Transcribed page contents
※
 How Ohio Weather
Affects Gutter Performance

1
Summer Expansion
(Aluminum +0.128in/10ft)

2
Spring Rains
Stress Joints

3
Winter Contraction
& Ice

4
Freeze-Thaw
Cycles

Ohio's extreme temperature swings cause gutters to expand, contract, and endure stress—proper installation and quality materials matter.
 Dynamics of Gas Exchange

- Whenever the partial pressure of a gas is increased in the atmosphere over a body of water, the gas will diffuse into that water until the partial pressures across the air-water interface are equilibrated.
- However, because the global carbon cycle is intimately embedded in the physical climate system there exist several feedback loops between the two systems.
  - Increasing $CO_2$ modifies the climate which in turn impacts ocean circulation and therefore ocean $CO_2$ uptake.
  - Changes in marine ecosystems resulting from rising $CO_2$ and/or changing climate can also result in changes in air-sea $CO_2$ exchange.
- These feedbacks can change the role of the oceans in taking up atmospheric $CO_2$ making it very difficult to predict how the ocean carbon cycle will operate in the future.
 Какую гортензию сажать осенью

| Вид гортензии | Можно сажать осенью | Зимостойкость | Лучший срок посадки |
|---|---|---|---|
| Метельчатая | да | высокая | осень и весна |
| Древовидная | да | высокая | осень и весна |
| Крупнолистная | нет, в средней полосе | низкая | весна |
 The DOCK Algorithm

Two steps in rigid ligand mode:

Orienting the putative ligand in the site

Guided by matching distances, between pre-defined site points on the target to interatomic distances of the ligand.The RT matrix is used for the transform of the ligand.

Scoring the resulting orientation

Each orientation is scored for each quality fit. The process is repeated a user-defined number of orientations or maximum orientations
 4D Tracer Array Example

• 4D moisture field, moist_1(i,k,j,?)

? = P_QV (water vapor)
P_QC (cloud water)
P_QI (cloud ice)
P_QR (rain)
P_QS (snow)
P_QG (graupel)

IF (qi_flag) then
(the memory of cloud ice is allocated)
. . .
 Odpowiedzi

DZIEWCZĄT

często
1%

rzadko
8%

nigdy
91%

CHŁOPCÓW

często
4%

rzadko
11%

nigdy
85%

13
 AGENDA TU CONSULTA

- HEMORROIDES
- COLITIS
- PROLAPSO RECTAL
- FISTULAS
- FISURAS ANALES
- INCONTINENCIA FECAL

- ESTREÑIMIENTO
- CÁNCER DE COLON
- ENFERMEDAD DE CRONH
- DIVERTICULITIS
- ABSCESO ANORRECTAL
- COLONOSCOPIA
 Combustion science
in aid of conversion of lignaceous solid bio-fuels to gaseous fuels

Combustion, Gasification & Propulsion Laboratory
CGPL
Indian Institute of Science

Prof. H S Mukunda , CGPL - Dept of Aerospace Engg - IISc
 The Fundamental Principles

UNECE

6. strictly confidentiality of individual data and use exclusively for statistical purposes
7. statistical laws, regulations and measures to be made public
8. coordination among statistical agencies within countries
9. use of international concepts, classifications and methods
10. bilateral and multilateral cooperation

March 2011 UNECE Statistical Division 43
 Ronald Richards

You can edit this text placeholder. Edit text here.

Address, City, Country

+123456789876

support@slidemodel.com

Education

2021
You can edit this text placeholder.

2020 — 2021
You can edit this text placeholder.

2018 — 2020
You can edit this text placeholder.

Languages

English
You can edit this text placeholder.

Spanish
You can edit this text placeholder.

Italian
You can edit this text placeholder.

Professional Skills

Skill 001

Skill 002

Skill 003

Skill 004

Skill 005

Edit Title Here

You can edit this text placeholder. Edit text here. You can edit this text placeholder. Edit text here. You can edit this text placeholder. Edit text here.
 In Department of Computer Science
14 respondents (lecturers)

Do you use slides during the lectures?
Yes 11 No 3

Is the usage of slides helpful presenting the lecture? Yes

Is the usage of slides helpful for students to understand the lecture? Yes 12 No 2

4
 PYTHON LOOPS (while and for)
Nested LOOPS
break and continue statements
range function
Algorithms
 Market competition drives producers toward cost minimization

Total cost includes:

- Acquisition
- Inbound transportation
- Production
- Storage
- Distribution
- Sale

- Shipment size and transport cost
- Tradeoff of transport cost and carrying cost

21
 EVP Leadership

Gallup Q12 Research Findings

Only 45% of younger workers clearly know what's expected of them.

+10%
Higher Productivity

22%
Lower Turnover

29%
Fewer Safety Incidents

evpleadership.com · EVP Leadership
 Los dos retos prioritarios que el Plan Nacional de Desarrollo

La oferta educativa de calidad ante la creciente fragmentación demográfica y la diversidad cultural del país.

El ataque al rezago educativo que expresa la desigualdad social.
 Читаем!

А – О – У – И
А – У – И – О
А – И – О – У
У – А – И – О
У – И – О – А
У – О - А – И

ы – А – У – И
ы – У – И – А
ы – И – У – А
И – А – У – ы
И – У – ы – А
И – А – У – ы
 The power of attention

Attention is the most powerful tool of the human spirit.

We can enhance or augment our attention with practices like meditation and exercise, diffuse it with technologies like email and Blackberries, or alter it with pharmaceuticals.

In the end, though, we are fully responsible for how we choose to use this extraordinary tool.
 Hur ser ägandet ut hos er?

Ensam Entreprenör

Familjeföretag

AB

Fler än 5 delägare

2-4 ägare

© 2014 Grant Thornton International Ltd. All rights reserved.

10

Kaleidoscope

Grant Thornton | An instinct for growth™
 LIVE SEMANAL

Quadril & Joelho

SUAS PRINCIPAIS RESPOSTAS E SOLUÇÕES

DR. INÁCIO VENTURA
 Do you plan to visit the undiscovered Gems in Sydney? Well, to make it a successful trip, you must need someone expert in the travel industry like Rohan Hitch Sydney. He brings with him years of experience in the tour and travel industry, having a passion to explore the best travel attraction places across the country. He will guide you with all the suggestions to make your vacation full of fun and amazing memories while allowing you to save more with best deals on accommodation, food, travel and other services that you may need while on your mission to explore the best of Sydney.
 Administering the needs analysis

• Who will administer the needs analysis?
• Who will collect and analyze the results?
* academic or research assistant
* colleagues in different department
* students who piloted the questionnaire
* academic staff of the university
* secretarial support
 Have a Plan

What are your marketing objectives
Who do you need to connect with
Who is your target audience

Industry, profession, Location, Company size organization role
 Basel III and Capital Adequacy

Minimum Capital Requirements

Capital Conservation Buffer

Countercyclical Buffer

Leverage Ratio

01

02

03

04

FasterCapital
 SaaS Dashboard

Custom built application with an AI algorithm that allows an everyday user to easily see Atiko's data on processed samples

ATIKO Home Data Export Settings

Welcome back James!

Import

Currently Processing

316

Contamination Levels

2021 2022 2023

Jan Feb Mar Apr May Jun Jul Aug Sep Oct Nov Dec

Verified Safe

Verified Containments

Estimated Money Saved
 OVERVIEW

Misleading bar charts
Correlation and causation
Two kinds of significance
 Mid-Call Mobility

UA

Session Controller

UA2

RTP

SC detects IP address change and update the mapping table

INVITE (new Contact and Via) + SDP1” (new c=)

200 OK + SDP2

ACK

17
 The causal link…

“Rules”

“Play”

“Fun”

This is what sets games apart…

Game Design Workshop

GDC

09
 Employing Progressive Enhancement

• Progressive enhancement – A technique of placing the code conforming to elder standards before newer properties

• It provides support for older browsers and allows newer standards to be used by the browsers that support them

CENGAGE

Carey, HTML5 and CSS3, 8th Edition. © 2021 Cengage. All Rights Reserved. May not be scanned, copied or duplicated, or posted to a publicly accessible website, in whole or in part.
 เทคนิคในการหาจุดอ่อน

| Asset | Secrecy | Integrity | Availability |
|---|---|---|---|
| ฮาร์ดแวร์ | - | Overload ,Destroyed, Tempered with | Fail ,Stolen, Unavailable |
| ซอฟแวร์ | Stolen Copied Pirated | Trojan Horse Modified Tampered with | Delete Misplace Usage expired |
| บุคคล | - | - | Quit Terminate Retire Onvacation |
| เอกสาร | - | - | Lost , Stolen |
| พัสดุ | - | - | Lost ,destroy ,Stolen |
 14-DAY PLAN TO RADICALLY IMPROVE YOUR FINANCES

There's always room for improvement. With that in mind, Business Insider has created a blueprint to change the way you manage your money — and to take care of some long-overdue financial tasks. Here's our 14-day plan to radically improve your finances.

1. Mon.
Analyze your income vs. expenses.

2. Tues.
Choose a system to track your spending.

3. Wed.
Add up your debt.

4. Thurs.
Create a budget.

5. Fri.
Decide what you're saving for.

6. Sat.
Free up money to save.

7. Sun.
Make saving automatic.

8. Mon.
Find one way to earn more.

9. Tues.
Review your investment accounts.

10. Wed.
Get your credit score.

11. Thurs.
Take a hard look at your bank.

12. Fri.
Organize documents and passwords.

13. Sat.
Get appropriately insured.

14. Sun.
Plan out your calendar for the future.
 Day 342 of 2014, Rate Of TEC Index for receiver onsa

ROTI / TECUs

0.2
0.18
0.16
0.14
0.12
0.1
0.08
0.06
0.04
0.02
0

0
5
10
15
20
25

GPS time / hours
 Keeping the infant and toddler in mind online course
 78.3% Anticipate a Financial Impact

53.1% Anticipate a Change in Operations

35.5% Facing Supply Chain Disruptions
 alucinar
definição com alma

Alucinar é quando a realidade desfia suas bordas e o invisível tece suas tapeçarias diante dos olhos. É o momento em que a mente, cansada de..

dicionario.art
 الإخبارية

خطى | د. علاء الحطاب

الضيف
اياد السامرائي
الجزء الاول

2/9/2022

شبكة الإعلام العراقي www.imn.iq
※
Only lines holding the word "cost" belong in the answer; copy all of them from the records.

 Market competition drives producers toward cost minimization
Total cost includes:
- Shipment size and transport cost
- Tradeoff of transport cost and carrying cost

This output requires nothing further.